Dieting
In the third article in my series on how adult eating behaviours impact parenting, I’m looking at body shame and dieting. It’s everywhere: we live in a culture that tells us not to love the body we inhabit. We are too fat; too thin; not curvy enough; too curvy… our bodies need to be ‘bikini-ready’ and perfect, whatever that means.
A quick google search for ‘diet’ turned up the 5:2 diet, the protein diet, the carnivore diet and apple cider vinegar weight loss (??!!!) on the first page of results alone. Really, ‘diet’ just means ‘what we eat’, but it has become cultural short-hand for an approach to eating where we limit ourselves in one way or another, usually with a view to changing shape.

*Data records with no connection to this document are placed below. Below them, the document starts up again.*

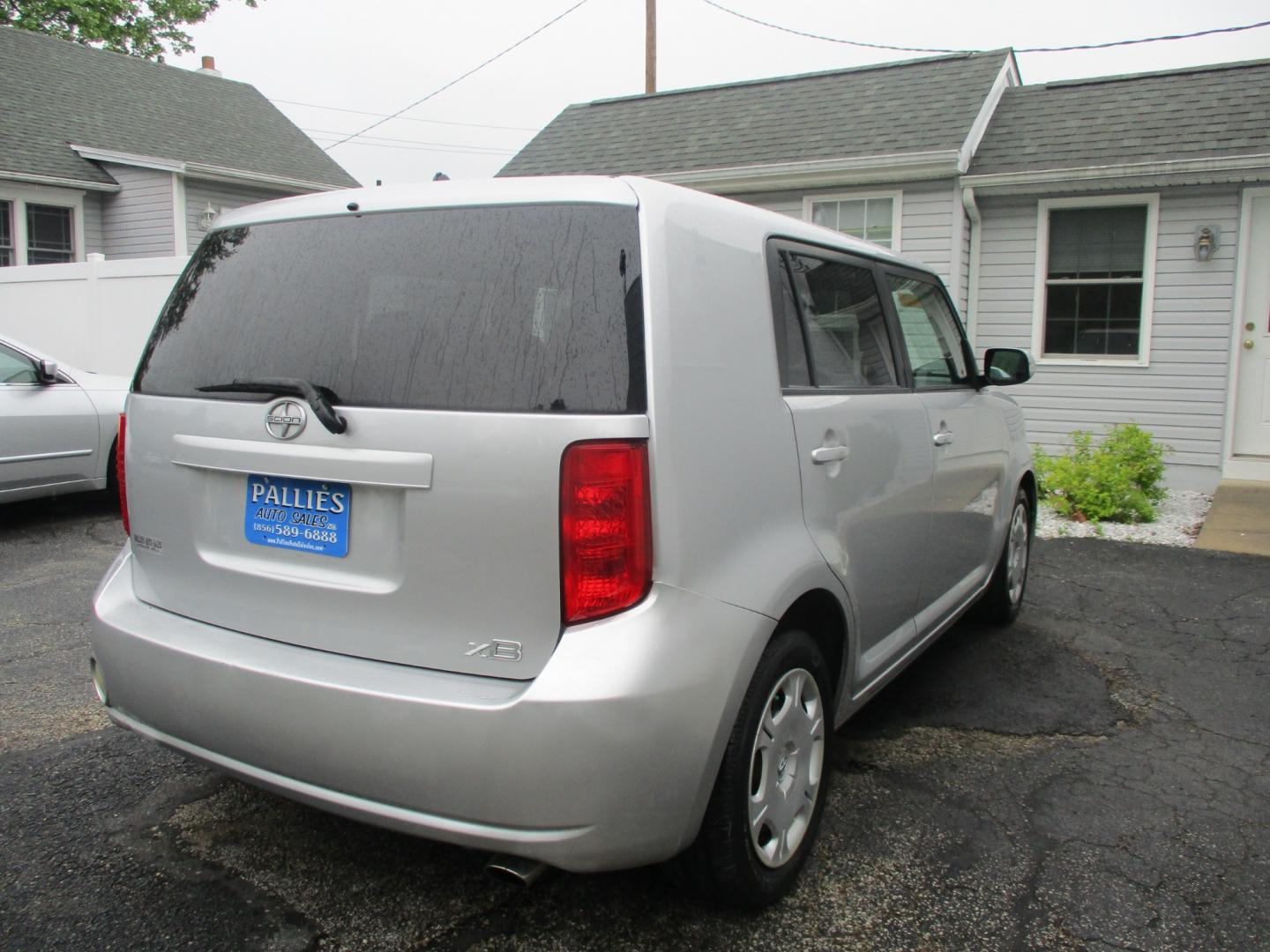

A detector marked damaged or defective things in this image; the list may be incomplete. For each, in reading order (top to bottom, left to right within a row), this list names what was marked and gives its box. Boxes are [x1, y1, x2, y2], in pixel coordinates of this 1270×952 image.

cracked pavement [0, 495, 1265, 949]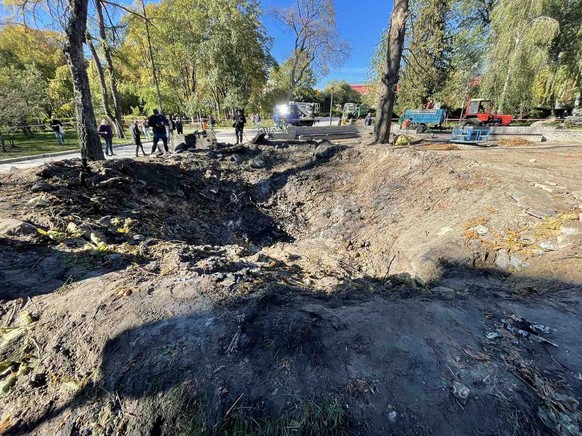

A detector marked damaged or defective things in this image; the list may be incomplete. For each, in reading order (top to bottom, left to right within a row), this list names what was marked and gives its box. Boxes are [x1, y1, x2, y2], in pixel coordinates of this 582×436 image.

torn up ground [1, 141, 582, 436]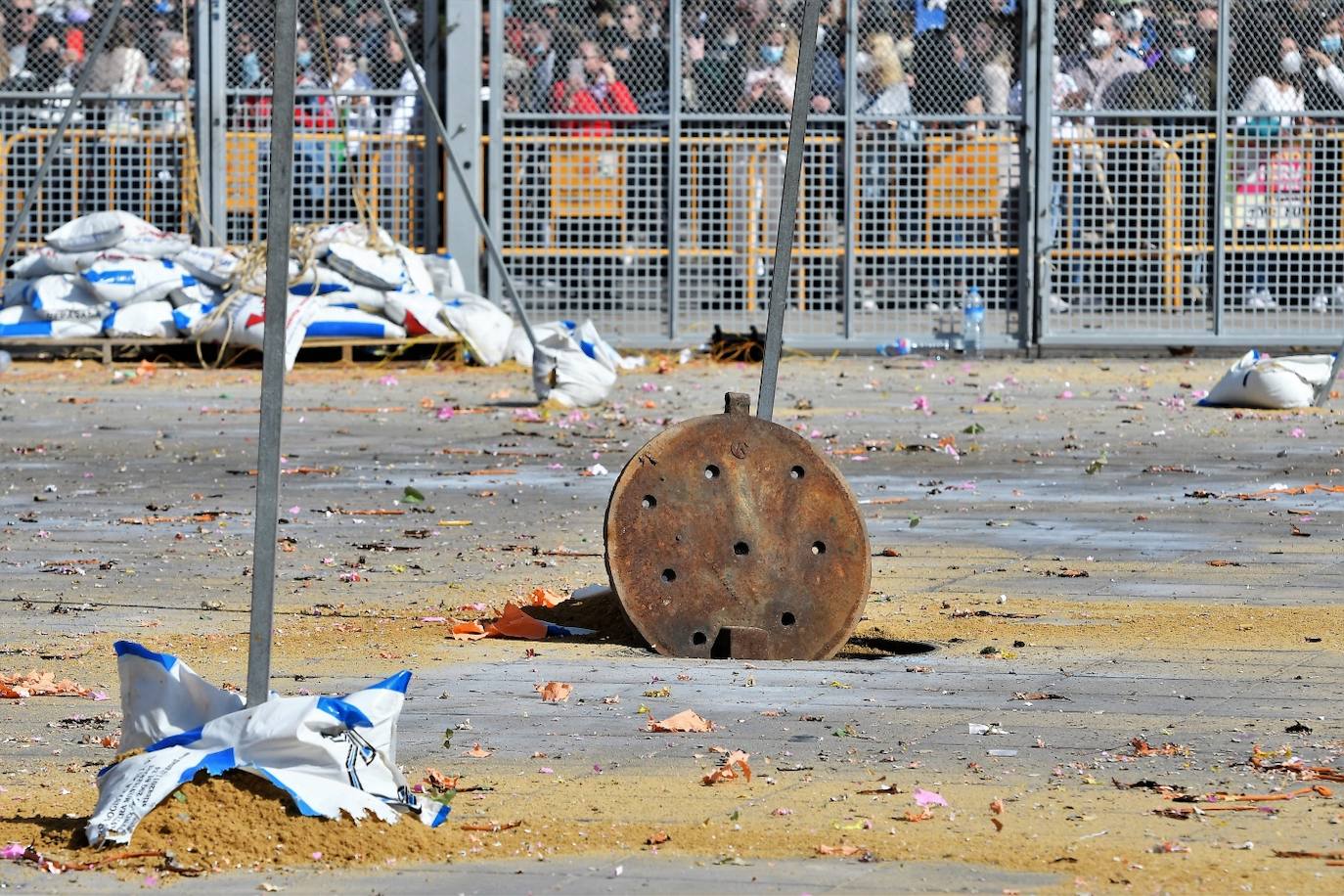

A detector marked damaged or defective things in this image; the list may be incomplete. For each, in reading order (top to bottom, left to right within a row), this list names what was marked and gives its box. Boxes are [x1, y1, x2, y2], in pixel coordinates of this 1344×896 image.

rusty metal disc [603, 389, 873, 657]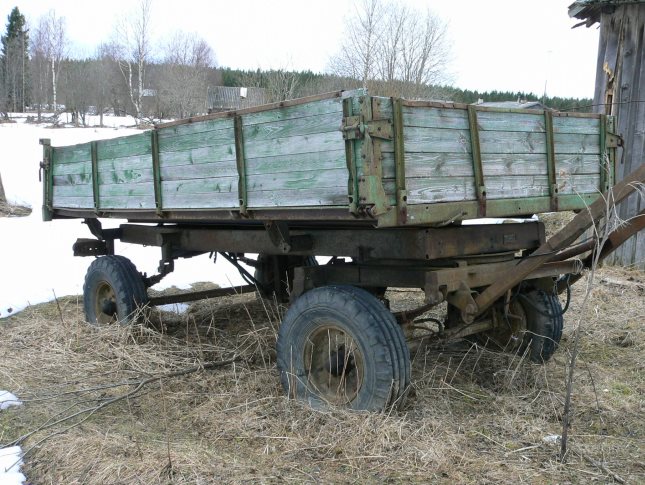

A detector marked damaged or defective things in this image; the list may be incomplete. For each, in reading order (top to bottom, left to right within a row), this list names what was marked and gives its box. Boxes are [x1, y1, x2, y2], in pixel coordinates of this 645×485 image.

rusted metal bar [147, 282, 255, 304]
rusted metal bar [470, 163, 644, 314]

With this limitation comes guilt, self-blame and a fusion of how we eat and how we feel about ourselves. These emotions take us further from our ability to self-regulate – to eat for internal instead of internal reasons.
I’m not saying that we shouldn’t aspire to be our healthiest selves – I’m not even saying that we shouldn’t focus on what we eat. I believe that eating in a balanced and joyful way is really important. BUT the ubiquitous dieting culture that turns eating decisions into ‘being good’ or ‘being naughty’ makes it really hard to model optimal eating behaviours when we don’t always feel great about our own bodies or food choices.
Adina Pearson (check out her excellent blog if you’re interested in enhancing your relationship with food) says:
“a diet is a diet is a diet (even if it seems “healthy”) as long as it tells you what to eat, how much to eat, and when to eat.”
If you are trying to help your child develop a positive relationship with food, helping them learn to self-regulate needs to be central to that. If your eating is diet-driven, modelling self-regulation can be extremely hard to do.
Maybe you feel great because you have managed to go without anything on your banned list that day. Perhaps you are feeling low because you have ‘failed’. Maybe you are very focused on counting calories. All of these things can contribute to how you talk about food:
“I’ve been so good today!”
“I can’t have a cookie – I’m not being naughty until the weekend”
“I have 150 calories left today so I’m allowed a banana”
Talking this way can make it very difficult to teach your child how to feel good about eating and to eat in response to physiological cues. It tells them that eating is an emotional business, and a struggle too.
On top of this, the diet culture breeds shame and tells us to feel bad about our bodies. While aimed at adults, children are part of society too and are affected by these messages, especially as the enter the teen and pre-teen years. We need to counteract this as best we can – to show them how awesome our bodies are and how unique. This is pretty hard to communicate if you are at war with your own body and your natural appetite.
Follow my three simple rules to keep it positive:
- Never describe your eating in a moralistic way (“I can’t take another, it would be naughty”)
- Never talk about your body in a critical way (“I look so fat in this dress”)
- Avoid overt restriction of your child’s eating (“You’ve had enough, you don’t want to get fat!”)
If you have some tricky feelings about your body or your eating and are stuck in a cycle of dieting which you would like to break out of, check out the HAES movement (Health At Every Size). Here are a list of resources and here is the website for HAES UK.
We are all on our own journeys in relation to body acceptance and eating. But we can become more conscious of how we think about and behave around food, because truly, the years when our children are young are fleeting – we need to make the most of every opportunity to model positive behaviours and help our children be the ones to break the cycle that in many cases, has been handed down for multiple generations.